Le premier volet de ce drame social évoquait déjà la perte de repères d'une génération désabusée en pleine crise existentielle, coincée entre le passage d'un ancien monde irresponsable à la peur d'un avenir liberticide, et un contexte politico-médiatique toujours plus cynique à l'heure de l’avènement des réseaux sociaux, du bon paraître et d'une start-up nation à la soif de pouvoir disruptif.
En signant pour ce deuxième opus, Adams confirme ses débuts tonitruants dans le septième art francophone, perfectionnant ainsi son style de jeune et viril homme blanc dont les yeux savent néanmoins renfermer le mal-être ambiant d'une génération pleine d'incertitude. Se mettant littéralement à nu devant la caméra toujours plus acérée de Lionel Steketee (auteur de l'excellent Crocodile du Botswanga dont l'absence aux Césars 2015 est une honte), le comédien fait preuve d'une grande maturité et d'un charisme à en faire fondre la pierre, rappelant les grands débuts d'un certain Jean Gabin.
Dans un contexte où le cinéma français se complaît de plus en plus dans d'innombrables navets qui se succèdent les uns après les autres, où les clichés racistes, sexistes et homophobes fleurissent dans des comédies sans imagination qui semblent n'avoir pour unique ambition que de ressembler à l'exécrable Mission Cléopâtre (dont la suite relève un peu le niveau) devenu culte pour sa nullité absolue, malgré la présence de Christian Clavier et Jamel Debbouze qui depuis ont eu l'occasion de se rattraper.

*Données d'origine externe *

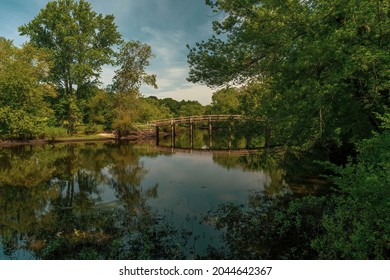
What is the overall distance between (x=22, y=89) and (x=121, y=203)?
2637 centimetres

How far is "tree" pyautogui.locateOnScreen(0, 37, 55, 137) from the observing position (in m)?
28.3

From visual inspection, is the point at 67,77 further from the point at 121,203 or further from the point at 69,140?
the point at 121,203

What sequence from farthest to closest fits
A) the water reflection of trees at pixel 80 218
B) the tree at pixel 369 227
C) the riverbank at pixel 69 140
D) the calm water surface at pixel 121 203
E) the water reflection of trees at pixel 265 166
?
the riverbank at pixel 69 140 < the water reflection of trees at pixel 265 166 < the calm water surface at pixel 121 203 < the water reflection of trees at pixel 80 218 < the tree at pixel 369 227

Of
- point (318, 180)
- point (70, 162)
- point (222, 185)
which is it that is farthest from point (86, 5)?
point (318, 180)

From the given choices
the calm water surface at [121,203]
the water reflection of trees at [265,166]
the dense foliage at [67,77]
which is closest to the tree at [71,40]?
the dense foliage at [67,77]

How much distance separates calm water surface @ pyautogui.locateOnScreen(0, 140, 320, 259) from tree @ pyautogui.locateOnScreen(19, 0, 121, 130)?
1812cm

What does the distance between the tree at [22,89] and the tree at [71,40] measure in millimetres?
2342

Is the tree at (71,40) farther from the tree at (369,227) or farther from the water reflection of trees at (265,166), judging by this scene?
the tree at (369,227)

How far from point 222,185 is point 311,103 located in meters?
5.76

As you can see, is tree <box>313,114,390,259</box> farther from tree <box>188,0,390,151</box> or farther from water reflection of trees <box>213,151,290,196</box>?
water reflection of trees <box>213,151,290,196</box>

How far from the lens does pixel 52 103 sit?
115 feet

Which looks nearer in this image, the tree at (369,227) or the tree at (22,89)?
the tree at (369,227)

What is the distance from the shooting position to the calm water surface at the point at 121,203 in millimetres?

Debbouze, donc, qui se renouvelle dans un véritable rôle de composition. Le dramaturge nous interprète ici un dictateur sanguinaire, rappelant les heures les plus sombres de l'Histoire géopolitique contemporaine. Difficile de ne pas penser au Dictateur de Charlie Chaplin, ou mieux, celui de Sacha Baron Cohen.
Dans une interview récente, Eric Judor critiquait avec virulence, et à juste titre, le manque d'inventivité dont font preuve les comédies françaises d'aujourd'hui. Il démontre ici que l'on peut tout à fait créer quelque chose de profond et poétique, tout en provoquant l'hilarité à chaque seconde.
Instagram, ouvre-toi.
On retrouve dans ce deuxième chef d’œuvre consécutif (Le Parrain 2 et Aliens n'ont qu'à bien se tenir) cette idée géniale et totalement inédite de briser le quatrième mur, en confrontant le monde réel aux temps anciens. La dichotomie entre les deux époques est rompue de manière subtile et intelligente : un véritable pied-de-nez au cinéma classique contemporain, qui a une fâcheuse tendance à vouloir garder toute cohérence du début à la fin et avoir un sens, voire un message, s'enterrant définitivement dans une ringardise absolue. Difficile de ne pas craquer devant les références à Instagram, aux selfies, ou même devant ce caméo tordant des lyricistes surdoués Big Flo et Oli, dont la présence apporte beaucoup de cachet au long-métrage. Cet univers complètement surréaliste où le marché noir est représenté par un marché... noir... (vous l'avez ?), nous donne l'envie de voyager et de dépasser les limites, sortir des sentiers battus.
[ALERT SPOILER]
La surprise s'invite à chaque scène et fait de cet exercice de style un monument toujours plus massif jusqu'au point culminant que personne ne voyait venir : la révélation de l'univers partagé avec le célèbre 1492 de Ridley Scott, quand l'on aperçoit Gérard Depardieu, grimé en Christophe Colomb, croyant découvrir l'Inde alors qu'il s'agit de l'Amérique de Trump. Cette pirouette bien sentie, ultime référence à l'ère des "fake news" si chère à l'actuel président des États-Unis, concédant ainsi au cinéma de Steketee, entre autres moult traits de caractère, une fable anticapitaliste et pro-sociétale, sur fond de changement climatique et de printemps arabe.
Tout dans ce film respire la nouveauté et le modernisme, à l'image du personnage de Ramzy Bédia, se transformant en femme le temps d'une scène, symbole d'une volonté de vouloir effacer les frontières et anéantir toute idée d'étiquette pré-établie. En plus elle est trop bonne.
Ne manquez surtout pas LE film de l'année, sans doute le plus important dans la carrière de Jean-Paul Rouve.